Biological Systems Engineering
Field assessment of interreplicate variability from eight electromagnetic soil moisture sensors
Date of this Version
Published in Agricultural Water Management 231 (2020), 105984.
Interreplicate variability—the spread in output values among units of the same sensor subjected to essentially the same condition—can be a major source of uncertainty in sensor data. To investigate the interreplicate variability among eight electromagnetic soil moisture sensors through a field study, eight units of TDR315, CS616, CS655, HydraProbe2, EC5, 5TE, and Teros12 were installed at a depth of 0.30 m within 3 m of each other, whereas three units of AquaSpy Vector Probe were installed within 3 m of each other. The magnitude of interreplicate variability in volumetric water content (θv) was generally similar between a static period near field capacity and a dynamic period of 85 consecutive days in the growing season. However, a wider range of variability was observed during the dynamic period primarily because interreplicate variability in θv increased sharply whenever infiltrated rainfall reached the sensor depth. Interreplicate variability for most sensors was thus smaller if comparing θv changes over several days that excluded this phenomenon than if comparing θv directly.

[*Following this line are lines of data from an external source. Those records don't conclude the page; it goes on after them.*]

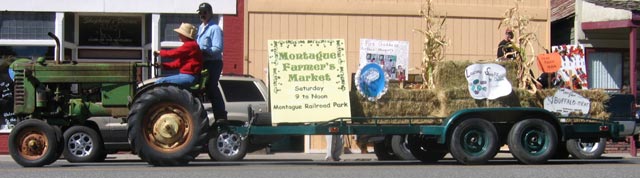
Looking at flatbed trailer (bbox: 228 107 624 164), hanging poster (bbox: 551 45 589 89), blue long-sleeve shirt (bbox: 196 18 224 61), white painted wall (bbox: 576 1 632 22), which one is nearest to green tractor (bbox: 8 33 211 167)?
blue long-sleeve shirt (bbox: 196 18 224 61)

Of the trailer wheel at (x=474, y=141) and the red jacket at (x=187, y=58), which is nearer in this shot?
the red jacket at (x=187, y=58)

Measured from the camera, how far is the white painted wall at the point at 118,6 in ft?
57.3

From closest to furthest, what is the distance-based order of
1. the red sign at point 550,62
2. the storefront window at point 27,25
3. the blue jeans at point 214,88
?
the blue jeans at point 214,88 → the red sign at point 550,62 → the storefront window at point 27,25

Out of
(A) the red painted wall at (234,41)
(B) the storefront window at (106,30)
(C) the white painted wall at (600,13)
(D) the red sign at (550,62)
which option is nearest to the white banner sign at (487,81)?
(D) the red sign at (550,62)

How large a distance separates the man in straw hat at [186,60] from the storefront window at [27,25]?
328 inches

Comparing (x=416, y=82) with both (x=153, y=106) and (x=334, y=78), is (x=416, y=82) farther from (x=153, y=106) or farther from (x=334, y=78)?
(x=153, y=106)

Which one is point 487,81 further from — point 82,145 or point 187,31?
point 82,145

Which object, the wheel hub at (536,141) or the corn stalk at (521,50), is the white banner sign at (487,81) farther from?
the wheel hub at (536,141)

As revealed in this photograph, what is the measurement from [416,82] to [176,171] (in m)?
4.29

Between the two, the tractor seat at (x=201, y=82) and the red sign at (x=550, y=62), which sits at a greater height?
the red sign at (x=550, y=62)

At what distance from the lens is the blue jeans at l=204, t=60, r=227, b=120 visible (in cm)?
1035

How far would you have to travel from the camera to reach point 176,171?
914cm

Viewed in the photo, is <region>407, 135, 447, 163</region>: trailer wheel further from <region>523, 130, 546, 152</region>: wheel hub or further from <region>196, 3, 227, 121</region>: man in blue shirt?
<region>196, 3, 227, 121</region>: man in blue shirt

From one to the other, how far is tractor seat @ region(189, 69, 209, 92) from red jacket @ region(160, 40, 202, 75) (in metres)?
0.15
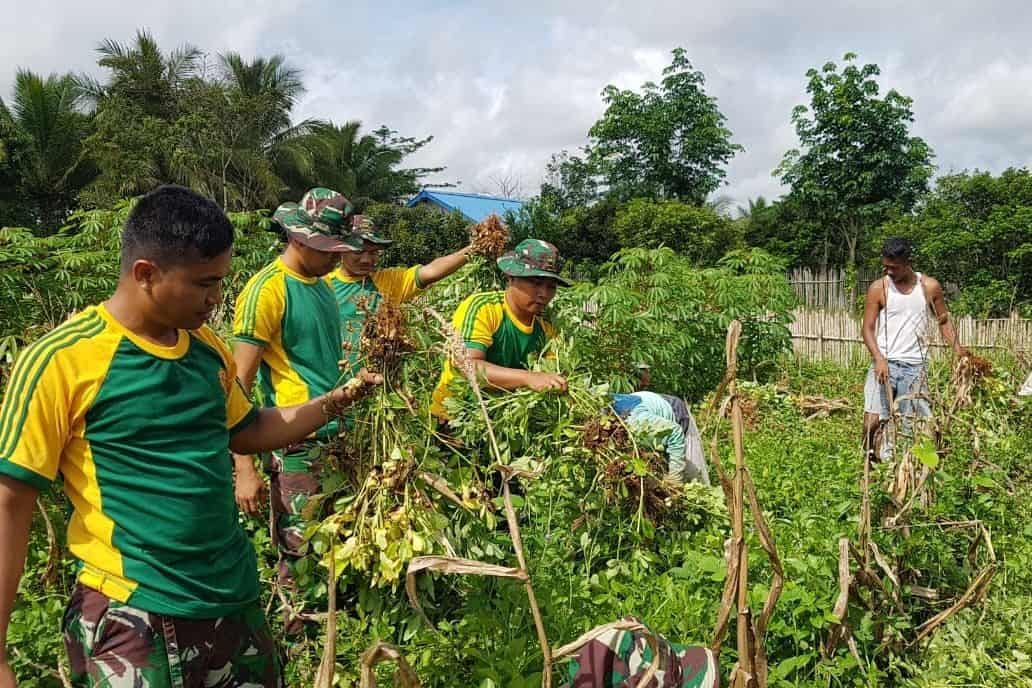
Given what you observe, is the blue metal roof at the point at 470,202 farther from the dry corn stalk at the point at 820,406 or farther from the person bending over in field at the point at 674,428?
the person bending over in field at the point at 674,428

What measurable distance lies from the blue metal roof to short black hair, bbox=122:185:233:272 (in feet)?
77.9

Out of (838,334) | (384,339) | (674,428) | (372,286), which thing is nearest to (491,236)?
(372,286)

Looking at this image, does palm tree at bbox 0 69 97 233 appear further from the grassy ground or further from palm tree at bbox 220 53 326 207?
the grassy ground

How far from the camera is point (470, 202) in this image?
29.8 m

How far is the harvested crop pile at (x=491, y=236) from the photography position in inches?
133

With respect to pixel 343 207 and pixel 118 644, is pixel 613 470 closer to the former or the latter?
pixel 343 207

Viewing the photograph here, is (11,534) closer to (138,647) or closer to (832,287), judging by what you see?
(138,647)

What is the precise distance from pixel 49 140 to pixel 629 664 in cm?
2175

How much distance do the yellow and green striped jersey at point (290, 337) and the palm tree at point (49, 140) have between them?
753 inches

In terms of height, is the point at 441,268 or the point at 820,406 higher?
the point at 441,268

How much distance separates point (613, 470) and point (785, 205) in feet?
58.6

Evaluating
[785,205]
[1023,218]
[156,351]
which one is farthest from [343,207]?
[785,205]

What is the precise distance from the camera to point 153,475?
1514mm

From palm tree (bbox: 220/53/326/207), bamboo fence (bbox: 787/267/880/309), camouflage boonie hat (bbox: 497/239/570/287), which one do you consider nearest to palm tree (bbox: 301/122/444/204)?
palm tree (bbox: 220/53/326/207)
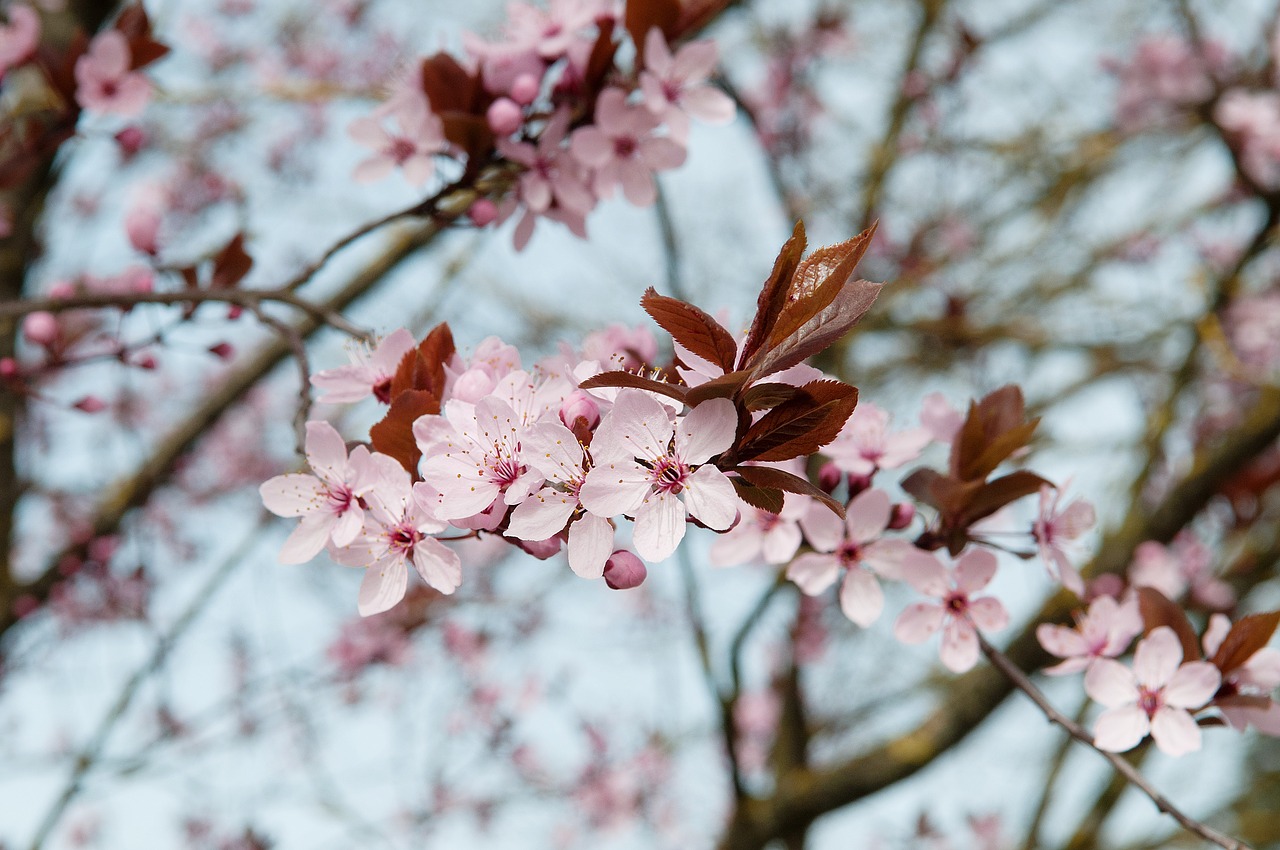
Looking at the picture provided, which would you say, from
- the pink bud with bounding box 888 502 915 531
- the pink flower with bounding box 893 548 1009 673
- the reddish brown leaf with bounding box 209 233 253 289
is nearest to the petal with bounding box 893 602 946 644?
the pink flower with bounding box 893 548 1009 673

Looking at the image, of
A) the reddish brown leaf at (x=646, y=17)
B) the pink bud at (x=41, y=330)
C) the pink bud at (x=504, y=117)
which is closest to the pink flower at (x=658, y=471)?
the pink bud at (x=504, y=117)

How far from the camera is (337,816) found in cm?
338

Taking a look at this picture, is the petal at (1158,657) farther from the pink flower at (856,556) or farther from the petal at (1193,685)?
the pink flower at (856,556)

Among the sensors that also reported temperature and/or apparent electrical conductivity, the sensors exhibiting the largest interreplicate variability in these outputs were characterized by units with consistently above or below average readings. Although manufacturers may continue to improve the technology in and the quality control of soil moisture sensors, users would still benefit from paying greater attention to interreplicate variability and adopting strategies to mitigate the consequences of interreplicate variability.